EAST LANSING — Fowler head coach Nathan Goerge makes sure to write one recurring message on the board in the locker room before each game.
The Fowler Eagles (16-4) absorbed and executed Goerge’s mission Friday in East Lansing as they used a full-court press and excellent defense to defeat the Bellaire Eagles 54-20 in the Division 4 girls basketball state title game.
Bellaire (18-4) made its first trip to the Breslin Center in school history and add another trophy to a growing list of accomplishments for the girls basketball program.
“It’s been nice over the years to see the girls side of the trophy case start to get full,” Bellaire head coach Brad Fischer said. “This is what it takes to get interest ... this is what it takes to build that program like our boys side once they got going.”
The best finish in school history comes on the heels of a 2020 season shut down when Bellaire scorched through districts and regionals with a 23-1 record. Senior Delaney Goodwin said Bellaire dreamed of playing at Michigan State University since they were kids and the run to Breslin still holds weight in the Eagles’ history books.
“It’s very special,” Goodwin said of the experience. “We’ve been talking about this for a long time.
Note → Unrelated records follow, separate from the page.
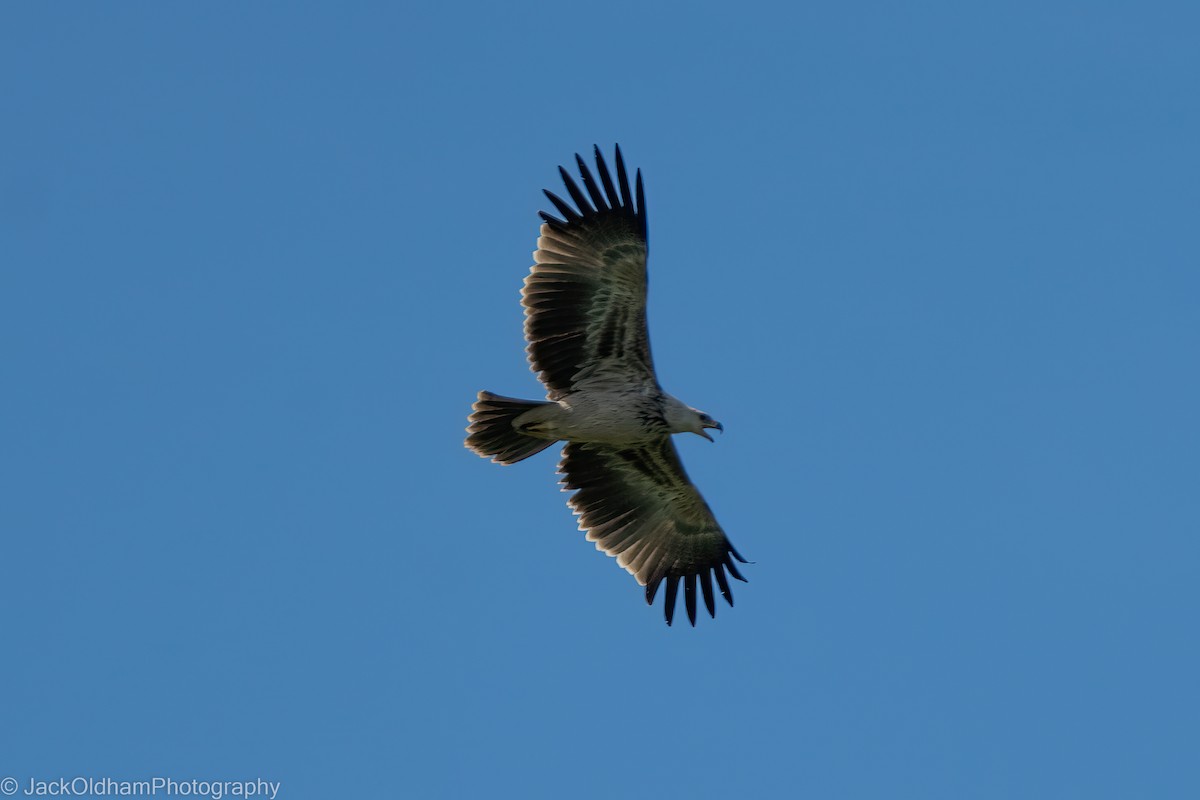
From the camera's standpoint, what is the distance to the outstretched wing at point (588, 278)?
12500 mm

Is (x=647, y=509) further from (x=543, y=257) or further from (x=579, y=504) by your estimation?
(x=543, y=257)

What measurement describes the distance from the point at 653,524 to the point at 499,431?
188cm

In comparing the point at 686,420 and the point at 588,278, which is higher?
the point at 588,278

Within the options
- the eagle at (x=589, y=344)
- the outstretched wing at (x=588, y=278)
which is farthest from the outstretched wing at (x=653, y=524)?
the outstretched wing at (x=588, y=278)

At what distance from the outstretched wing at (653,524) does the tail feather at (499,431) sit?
2.67ft

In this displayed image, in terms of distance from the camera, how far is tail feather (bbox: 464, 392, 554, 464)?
41.6 feet

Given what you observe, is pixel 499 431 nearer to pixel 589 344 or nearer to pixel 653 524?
pixel 589 344

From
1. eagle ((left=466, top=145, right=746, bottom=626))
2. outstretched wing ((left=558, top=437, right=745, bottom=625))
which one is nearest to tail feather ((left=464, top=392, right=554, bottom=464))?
eagle ((left=466, top=145, right=746, bottom=626))

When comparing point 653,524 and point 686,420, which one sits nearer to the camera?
point 686,420

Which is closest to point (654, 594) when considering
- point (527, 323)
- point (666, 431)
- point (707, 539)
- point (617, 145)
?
point (707, 539)

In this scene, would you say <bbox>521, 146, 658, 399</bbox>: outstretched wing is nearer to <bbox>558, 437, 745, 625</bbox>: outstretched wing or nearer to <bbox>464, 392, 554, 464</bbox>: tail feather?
<bbox>464, 392, 554, 464</bbox>: tail feather

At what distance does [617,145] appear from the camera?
41.3 ft

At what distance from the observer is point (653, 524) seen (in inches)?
550

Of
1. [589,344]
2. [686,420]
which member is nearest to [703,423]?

We’ve dreamed of coming here so we are just proud to be here.”
A full-court press executed to perfection by Fowler in the first half continued to cause fits for Bellaire throughout the day. Fowler forced turnovers on four of Bellaire’s first six possessions and totaled six in the first quarter to take an 11-3 lead.
The lead looked to be manageable, but Fowler’s Mia Riley erupted for 12 points on a perfect 5-for-5 shooting in the second quarter. The big run by Riley happened during a 9 minute, 11 second gap in scoring for Bellaire.
Mia, along with her younger sister Emma, combined for 16 points in the second quarter to extend a 29-7 halftime lead and ended with a total of 34 points for Fowler.
“I’ll constantly have relatives who drive by their house and they’ll say all the time that they’re in their driveway playing one on one,” Goerge said. “So it’s no coincidence that they’re in this spot, it’s no coincidence that they’re this good, it’s just all the hard work is paying off.”
Fowler took a 22 point lead into halftime, but that ballooned to 49-12 by the end of the third. Bellaire shot 8-for-40 from the floor and only managed five field goals through three quarters of play. Bellaire’s half-court offense often resorted to contested layups and the team was unable to dominate the glass like in the semifinal.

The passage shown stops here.